▶ EXERCISE REQUIREMENTS
Locate each line in the records below that contains the word "ceiling", and copy those lines out in full.

▶ RECORDS SHOWN
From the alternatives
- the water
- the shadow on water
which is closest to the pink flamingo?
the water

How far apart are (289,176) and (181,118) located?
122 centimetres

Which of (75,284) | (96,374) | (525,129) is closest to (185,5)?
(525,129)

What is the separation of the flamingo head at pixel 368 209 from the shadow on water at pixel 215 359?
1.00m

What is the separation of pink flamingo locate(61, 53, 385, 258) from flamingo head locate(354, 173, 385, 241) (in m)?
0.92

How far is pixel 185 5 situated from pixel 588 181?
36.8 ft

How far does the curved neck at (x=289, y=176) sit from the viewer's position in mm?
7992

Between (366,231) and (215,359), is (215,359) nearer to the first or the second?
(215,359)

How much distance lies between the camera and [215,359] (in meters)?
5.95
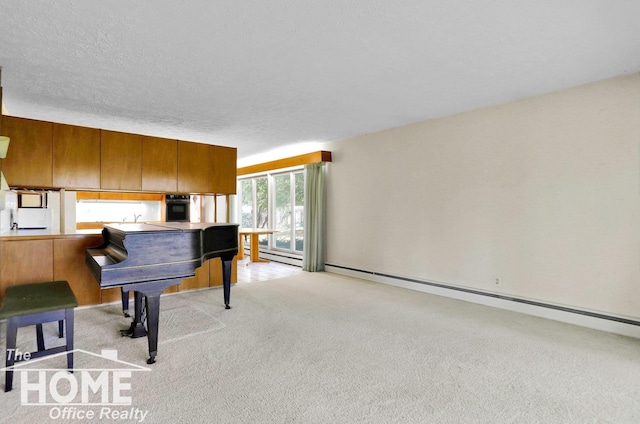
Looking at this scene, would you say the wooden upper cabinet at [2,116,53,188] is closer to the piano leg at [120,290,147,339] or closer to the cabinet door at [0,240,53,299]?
the cabinet door at [0,240,53,299]

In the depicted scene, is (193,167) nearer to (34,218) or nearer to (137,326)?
(34,218)

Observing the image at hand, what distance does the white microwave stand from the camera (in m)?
4.25

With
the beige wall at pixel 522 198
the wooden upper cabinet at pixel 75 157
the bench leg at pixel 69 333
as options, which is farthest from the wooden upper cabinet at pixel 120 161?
the beige wall at pixel 522 198

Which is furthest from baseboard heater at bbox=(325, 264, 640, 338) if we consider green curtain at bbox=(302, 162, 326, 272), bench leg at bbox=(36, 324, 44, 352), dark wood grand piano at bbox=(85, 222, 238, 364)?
bench leg at bbox=(36, 324, 44, 352)

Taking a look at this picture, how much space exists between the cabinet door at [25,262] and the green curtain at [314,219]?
3.89 meters

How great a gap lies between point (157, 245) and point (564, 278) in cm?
401

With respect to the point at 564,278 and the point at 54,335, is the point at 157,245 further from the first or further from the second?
the point at 564,278

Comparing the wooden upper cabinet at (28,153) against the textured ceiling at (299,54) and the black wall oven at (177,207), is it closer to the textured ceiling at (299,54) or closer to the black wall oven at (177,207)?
the textured ceiling at (299,54)

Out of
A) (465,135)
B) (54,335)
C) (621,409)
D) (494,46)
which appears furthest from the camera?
(465,135)

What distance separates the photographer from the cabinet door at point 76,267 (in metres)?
3.71

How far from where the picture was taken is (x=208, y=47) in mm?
2533

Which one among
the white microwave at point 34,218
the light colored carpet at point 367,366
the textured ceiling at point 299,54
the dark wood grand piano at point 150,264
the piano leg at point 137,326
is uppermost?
the textured ceiling at point 299,54

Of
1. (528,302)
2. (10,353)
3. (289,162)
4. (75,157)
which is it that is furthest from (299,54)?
(289,162)

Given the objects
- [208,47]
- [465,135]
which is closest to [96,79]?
[208,47]
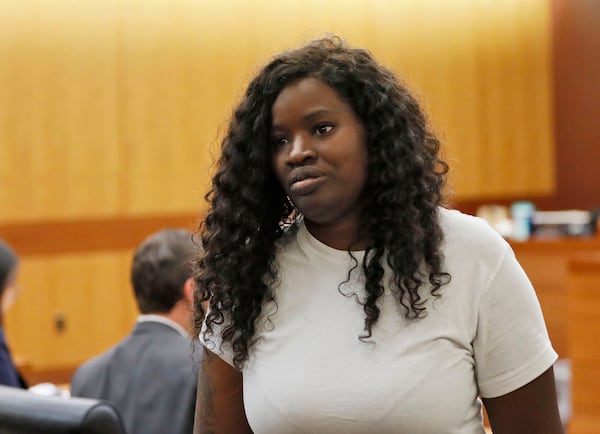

▶ TASK OUTPUT
Comparing the wooden upper cabinet at (28,153) against the textured ceiling at (299,54) and the black wall oven at (177,207), is it closer to the textured ceiling at (299,54) or closer to the black wall oven at (177,207)?
the textured ceiling at (299,54)
the textured ceiling at point 299,54
the textured ceiling at point 299,54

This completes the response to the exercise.